Only a slice of the listing below is wanted. Retype the lines from the one containing "United States, site archbold_FL-21." through the one containing "common name: blue wildebeest", exactly, both ends included.
::: SUPPLIED INFORMATION
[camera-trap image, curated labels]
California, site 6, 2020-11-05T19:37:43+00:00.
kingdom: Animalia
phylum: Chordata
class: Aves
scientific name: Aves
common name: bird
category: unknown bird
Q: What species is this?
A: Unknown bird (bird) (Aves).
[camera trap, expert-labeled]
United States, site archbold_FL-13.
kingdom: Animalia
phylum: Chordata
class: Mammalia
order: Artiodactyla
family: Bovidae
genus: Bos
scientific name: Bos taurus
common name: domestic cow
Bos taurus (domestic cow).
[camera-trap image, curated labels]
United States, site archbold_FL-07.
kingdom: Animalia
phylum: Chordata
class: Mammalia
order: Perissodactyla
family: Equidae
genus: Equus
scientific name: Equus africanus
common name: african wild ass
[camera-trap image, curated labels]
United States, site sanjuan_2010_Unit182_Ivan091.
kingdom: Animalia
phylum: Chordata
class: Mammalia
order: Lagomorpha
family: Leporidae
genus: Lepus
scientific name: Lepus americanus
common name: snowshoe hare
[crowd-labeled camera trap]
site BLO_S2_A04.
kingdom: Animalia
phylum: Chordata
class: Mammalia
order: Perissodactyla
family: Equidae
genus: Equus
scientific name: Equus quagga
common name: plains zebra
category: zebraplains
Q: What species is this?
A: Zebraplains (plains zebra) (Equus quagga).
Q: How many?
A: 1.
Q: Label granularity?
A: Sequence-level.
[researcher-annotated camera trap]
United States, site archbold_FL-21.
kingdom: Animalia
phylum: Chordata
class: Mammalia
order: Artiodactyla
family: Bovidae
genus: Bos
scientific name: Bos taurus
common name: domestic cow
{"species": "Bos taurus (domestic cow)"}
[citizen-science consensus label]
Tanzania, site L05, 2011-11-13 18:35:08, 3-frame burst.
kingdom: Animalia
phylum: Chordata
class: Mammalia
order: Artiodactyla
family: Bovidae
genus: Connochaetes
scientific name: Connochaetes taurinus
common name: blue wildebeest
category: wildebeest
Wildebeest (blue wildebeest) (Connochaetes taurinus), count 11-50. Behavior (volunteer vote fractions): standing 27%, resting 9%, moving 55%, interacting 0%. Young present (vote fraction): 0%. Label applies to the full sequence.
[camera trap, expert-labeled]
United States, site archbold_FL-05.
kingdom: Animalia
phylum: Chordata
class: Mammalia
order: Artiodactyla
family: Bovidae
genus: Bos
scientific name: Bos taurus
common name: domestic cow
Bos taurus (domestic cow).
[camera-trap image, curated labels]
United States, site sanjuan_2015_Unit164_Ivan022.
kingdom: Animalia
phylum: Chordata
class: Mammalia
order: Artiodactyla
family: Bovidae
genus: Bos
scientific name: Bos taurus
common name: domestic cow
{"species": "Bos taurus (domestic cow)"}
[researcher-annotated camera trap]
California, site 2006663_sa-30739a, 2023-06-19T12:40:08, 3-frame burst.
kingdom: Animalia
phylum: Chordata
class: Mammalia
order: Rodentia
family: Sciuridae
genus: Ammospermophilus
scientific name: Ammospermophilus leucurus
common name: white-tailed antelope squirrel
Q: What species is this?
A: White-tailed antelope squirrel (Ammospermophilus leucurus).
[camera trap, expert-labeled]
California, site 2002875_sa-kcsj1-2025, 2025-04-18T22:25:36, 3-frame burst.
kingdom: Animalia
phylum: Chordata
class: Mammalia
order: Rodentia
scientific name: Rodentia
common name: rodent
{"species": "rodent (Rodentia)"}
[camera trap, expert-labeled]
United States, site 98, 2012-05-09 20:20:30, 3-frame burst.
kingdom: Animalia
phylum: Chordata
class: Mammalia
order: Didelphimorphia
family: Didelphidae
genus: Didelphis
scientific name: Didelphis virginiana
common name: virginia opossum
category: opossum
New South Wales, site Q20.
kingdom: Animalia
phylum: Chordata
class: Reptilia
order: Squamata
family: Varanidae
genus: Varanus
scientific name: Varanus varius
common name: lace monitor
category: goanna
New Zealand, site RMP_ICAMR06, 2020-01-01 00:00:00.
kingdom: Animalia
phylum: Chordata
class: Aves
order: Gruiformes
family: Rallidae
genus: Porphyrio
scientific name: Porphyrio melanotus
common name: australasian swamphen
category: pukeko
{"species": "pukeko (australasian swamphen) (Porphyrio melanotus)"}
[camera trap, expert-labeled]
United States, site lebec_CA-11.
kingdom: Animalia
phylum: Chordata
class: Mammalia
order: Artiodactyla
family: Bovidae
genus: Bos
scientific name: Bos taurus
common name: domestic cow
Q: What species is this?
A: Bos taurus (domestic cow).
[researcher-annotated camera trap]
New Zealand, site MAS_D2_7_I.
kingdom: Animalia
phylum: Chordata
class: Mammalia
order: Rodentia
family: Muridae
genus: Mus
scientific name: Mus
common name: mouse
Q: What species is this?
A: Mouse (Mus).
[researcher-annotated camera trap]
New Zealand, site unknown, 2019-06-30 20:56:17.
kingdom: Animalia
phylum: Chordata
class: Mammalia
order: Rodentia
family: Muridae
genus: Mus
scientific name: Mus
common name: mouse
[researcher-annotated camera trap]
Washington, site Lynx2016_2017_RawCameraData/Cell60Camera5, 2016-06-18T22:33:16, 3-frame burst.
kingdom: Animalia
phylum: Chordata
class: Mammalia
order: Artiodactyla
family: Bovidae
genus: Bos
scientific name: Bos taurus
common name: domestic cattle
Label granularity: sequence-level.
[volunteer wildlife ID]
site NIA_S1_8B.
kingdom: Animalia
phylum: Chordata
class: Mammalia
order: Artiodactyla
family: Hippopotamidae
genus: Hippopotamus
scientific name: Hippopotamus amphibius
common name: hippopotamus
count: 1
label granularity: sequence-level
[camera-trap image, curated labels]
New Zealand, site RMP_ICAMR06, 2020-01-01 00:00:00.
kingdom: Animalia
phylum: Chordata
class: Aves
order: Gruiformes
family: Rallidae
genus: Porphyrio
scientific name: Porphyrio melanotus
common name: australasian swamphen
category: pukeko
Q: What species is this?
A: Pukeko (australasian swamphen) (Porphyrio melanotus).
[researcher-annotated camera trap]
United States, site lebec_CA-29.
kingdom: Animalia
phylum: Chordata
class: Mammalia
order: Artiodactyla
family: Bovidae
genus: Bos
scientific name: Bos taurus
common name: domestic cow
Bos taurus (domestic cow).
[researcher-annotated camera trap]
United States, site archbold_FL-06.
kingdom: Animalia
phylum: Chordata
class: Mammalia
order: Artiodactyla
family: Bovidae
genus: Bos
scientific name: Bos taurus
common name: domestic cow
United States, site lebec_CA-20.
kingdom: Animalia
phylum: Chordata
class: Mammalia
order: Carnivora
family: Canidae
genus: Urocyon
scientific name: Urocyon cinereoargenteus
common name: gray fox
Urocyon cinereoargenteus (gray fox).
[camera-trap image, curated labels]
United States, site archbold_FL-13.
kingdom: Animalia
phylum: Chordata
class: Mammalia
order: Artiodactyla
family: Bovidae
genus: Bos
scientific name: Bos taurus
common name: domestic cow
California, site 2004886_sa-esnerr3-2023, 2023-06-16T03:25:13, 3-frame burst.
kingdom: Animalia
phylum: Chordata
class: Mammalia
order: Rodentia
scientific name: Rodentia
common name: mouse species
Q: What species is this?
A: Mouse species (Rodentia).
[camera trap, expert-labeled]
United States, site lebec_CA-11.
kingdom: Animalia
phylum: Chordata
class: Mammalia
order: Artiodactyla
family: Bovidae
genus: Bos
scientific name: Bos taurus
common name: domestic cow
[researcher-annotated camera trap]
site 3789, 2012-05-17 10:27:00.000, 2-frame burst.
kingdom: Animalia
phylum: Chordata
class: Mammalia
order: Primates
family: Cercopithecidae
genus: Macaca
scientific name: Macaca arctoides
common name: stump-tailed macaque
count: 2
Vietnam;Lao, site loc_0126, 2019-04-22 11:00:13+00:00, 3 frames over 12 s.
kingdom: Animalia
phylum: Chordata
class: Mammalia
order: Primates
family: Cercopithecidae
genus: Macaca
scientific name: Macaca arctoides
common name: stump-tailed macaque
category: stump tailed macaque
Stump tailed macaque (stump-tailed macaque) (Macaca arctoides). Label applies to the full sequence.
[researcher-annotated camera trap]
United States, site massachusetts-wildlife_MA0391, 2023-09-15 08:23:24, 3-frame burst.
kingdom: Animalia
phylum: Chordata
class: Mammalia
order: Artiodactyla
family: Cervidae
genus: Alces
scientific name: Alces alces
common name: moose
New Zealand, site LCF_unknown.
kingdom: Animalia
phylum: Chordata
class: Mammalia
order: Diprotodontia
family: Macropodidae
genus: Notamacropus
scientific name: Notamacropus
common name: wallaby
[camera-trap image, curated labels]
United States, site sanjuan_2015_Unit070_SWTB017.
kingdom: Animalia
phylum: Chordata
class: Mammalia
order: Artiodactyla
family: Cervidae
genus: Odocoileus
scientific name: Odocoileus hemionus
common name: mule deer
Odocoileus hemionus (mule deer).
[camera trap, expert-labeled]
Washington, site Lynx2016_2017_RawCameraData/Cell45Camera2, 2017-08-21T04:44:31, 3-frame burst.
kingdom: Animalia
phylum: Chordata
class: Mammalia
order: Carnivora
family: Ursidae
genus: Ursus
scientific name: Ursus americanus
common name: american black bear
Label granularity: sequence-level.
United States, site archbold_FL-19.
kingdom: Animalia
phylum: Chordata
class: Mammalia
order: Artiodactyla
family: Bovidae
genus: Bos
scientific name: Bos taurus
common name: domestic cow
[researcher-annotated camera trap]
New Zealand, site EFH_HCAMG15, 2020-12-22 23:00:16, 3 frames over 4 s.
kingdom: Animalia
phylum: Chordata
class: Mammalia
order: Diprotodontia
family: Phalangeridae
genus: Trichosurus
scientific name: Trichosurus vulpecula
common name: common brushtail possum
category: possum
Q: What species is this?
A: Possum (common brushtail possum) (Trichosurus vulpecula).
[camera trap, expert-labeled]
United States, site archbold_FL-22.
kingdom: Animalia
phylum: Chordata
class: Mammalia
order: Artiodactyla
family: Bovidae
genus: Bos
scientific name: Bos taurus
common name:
::::::
• _ANSWER AREA_:
United States, site archbold_FL-21.
kingdom: Animalia
phylum: Chordata
class: Mammalia
order: Artiodactyla
family: Bovidae
genus: Bos
scientific name: Bos taurus
common name: domestic cow
{"species": "Bos taurus (domestic cow)"}
[citizen-science consensus label]
Tanzania, site L05, 2011-11-13 18:35:08, 3-frame burst.
kingdom: Animalia
phylum: Chordata
class: Mammalia
order: Artiodactyla
family: Bovidae
genus: Connochaetes
scientific name: Connochaetes taurinus
common name: blue wildebeest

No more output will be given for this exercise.